§ **Metin**
Güncelleme Tarihi:
Hakem Serkan Çınar’ın kararları maçın skorunun belirleyicisi oldu ancak hafta içi yapılan maksatlı açıklamaların ardından, sarı-lacivertli ekibin tecrübeli isimlerinin bu tuzağa düşmemesi gerekirdi. Süper Lige yeni çıkan 3 takım (Y.Malatyaspor, Sivasspor ve Göztepe) Gençlerbirliği ve Osmanlıspor’un 10-12 puan önünde ve sıralamada rahat bir konumda ise herkes şapkasını önüne koyup düşünmek zorunda.
VİZELER BİTTİ FİNALLER BAŞLIYOR
Gençlerbirliği, Osmanlıspor ve Ankaragücü için geri sayımda, heyecanın en yüksek olduğu bölüme geldik. Önümüzdeki haftalarda, herkesin yüreğinin daha hızla çarpacağı maçlar oynanacak. Tam anlamıyla, vizeler bitti finaller başlıyor. Şimdiye kadar, ortalamayı tutturmaya çalışan takımlarımız, bundan sonra, ya ligde kalma ya da bir üst lige çıkma yolundaki hedeflerini gerçekleştirmenin yollarını arayacak.
Ankaragücü, Denizli’de ağır bir yara aldı. Fakat, bunu saracak güce ve zamana sahip. Kalan 5 maçın ikisinde rakipleriyle oynayacak. Üç maçı kendi seyircisi önünde. Deplasmandaki müsabakalarından biri de ligden düşen ve dağılma noktasına gelen Manisaspor ile. Kendi yolunu kendisi çizecek durumda.
Gençlerbirliği ve Osmanlıspor’un ikisinin birden kurtulma şansı az gibi duruyor. Fikstüre bakıldığında, ibre olumsuz anlamda Osmanlıspor’a kayıyor. Kırmızı-siyahlıları, bu saatten sonra daha iyi motive edecek en önemli unsur, bu sezonun İlhan Cavcav adına oynandığını, kafalara iyice yerleştirmek olacak.
ÖZGÜR ŞAHİNER: Akhisar maçındaki oyunun etkisiz olduğu ve bir puanın şansa kazanıldığı çok belliydi. Ders almak yerine, sağa sola laf yetiştirenler, Malatyaspor karşısındaki farklı skorun mimarıdır.

§ **Veri Kesiti**
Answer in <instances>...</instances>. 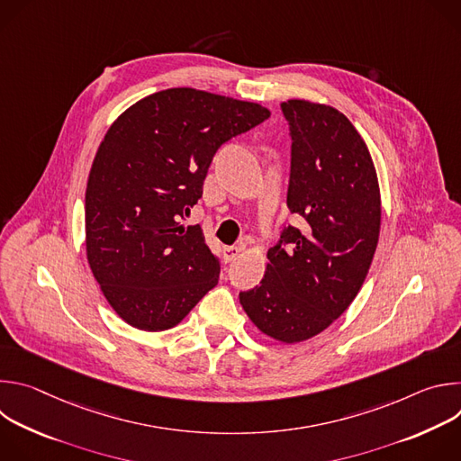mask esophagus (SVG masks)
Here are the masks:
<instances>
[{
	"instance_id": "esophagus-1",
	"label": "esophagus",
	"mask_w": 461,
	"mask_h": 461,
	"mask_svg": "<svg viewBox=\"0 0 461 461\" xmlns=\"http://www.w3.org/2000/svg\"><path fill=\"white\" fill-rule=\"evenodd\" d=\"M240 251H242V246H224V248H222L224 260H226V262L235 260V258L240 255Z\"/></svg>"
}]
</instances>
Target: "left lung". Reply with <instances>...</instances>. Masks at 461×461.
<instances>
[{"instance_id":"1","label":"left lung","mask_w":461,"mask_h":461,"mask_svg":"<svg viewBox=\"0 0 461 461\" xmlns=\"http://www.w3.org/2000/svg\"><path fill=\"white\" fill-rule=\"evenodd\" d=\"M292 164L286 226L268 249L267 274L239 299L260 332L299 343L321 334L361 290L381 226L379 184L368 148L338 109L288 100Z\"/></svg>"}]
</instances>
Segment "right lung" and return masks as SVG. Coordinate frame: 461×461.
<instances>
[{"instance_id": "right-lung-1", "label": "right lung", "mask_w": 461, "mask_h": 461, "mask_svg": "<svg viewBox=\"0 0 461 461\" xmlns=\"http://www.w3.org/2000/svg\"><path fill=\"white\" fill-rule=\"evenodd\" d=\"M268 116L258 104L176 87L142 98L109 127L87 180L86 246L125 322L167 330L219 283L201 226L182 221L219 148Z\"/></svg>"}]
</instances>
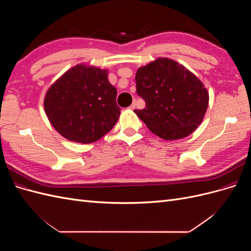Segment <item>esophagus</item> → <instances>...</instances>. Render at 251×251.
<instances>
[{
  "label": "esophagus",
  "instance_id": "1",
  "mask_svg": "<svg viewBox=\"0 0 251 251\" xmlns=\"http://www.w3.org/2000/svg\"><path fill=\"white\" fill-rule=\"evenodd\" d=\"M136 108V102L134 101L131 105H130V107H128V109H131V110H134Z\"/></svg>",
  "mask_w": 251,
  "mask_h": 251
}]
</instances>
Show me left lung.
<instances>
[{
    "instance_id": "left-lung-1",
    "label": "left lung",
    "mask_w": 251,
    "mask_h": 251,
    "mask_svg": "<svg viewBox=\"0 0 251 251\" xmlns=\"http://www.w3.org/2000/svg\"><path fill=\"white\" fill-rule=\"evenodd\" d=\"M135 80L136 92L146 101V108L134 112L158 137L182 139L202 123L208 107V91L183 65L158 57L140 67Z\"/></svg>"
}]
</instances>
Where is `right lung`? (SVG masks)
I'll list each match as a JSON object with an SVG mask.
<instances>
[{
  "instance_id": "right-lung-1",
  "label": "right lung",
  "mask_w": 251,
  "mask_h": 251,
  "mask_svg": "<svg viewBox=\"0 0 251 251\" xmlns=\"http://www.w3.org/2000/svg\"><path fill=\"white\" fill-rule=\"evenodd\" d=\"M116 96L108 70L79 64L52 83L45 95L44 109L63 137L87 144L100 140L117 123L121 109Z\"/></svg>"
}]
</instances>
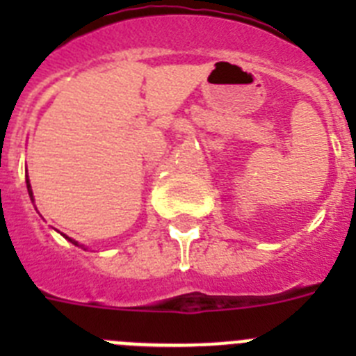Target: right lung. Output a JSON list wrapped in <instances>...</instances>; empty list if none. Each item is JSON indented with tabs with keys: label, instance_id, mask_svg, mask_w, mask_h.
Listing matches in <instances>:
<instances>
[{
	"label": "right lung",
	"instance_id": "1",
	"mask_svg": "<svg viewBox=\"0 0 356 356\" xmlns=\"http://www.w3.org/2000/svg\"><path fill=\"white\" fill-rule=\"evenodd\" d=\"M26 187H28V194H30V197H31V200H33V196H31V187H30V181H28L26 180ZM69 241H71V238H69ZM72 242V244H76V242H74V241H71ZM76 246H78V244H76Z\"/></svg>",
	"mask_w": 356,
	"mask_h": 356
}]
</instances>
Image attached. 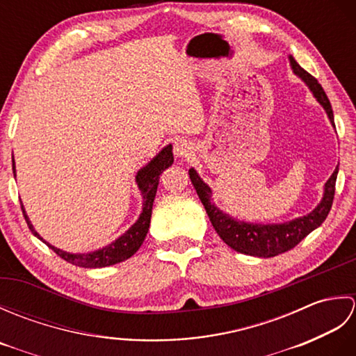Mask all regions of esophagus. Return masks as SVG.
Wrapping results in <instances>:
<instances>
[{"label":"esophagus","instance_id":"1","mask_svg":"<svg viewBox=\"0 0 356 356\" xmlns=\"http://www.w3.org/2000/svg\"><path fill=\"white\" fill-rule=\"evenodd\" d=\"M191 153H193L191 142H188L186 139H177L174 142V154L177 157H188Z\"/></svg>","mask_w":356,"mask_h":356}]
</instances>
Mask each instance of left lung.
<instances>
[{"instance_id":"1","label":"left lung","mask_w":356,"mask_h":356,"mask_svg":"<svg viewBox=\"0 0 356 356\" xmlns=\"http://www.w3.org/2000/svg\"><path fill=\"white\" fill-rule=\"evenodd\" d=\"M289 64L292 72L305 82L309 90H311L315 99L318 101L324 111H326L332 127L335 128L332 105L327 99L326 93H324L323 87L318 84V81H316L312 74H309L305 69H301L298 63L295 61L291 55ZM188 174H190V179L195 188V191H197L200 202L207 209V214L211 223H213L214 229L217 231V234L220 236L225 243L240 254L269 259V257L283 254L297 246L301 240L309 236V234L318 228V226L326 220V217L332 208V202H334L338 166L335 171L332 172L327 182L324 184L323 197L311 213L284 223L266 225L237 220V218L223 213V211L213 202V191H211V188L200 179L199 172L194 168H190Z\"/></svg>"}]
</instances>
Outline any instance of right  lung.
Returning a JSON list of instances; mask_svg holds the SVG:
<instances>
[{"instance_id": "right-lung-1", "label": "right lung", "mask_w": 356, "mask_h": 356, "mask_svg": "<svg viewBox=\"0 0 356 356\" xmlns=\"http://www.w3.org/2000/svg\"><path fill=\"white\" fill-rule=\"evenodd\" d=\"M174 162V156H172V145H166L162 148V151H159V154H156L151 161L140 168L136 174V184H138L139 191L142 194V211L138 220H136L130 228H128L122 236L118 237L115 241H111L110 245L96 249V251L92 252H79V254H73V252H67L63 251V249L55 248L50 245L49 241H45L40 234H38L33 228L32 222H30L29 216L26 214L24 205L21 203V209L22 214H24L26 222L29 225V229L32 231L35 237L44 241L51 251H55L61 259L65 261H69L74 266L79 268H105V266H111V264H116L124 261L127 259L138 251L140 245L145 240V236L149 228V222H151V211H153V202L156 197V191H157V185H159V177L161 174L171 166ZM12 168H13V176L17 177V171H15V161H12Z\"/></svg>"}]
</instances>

§ **İstenen**
Lütfen metnin "Ankaragücü, Denizli’de ağır" sözlerinden "farklı skorun mimarıdır." sözlerine kadar olan kısmını birebir yazın. Bu kayıtlara ihtiyacınız olmayacak.

§ **Örnek Çözüm**
Ankaragücü, Denizli’de ağır bir yara aldı. Fakat, bunu saracak güce ve zamana sahip. Kalan 5 maçın ikisinde rakipleriyle oynayacak. Üç maçı kendi seyircisi önünde. Deplasmandaki müsabakalarından biri de ligden düşen ve dağılma noktasına gelen Manisaspor ile. Kendi yolunu kendisi çizecek durumda.
Gençlerbirliği ve Osmanlıspor’un ikisinin birden kurtulma şansı az gibi duruyor. Fikstüre bakıldığında, ibre olumsuz anlamda Osmanlıspor’a kayıyor. Kırmızı-siyahlıları, bu saatten sonra daha iyi motive edecek en önemli unsur, bu sezonun İlhan Cavcav adına oynandığını, kafalara iyice yerleştirmek olacak.
ÖZGÜR ŞAHİNER: Akhisar maçındaki oyunun etkisiz olduğu ve bir puanın şansa kazanıldığı çok belliydi. Ders almak yerine, sağa sola laf yetiştirenler, Malatyaspor karşısındaki farklı skorun mimarıdır.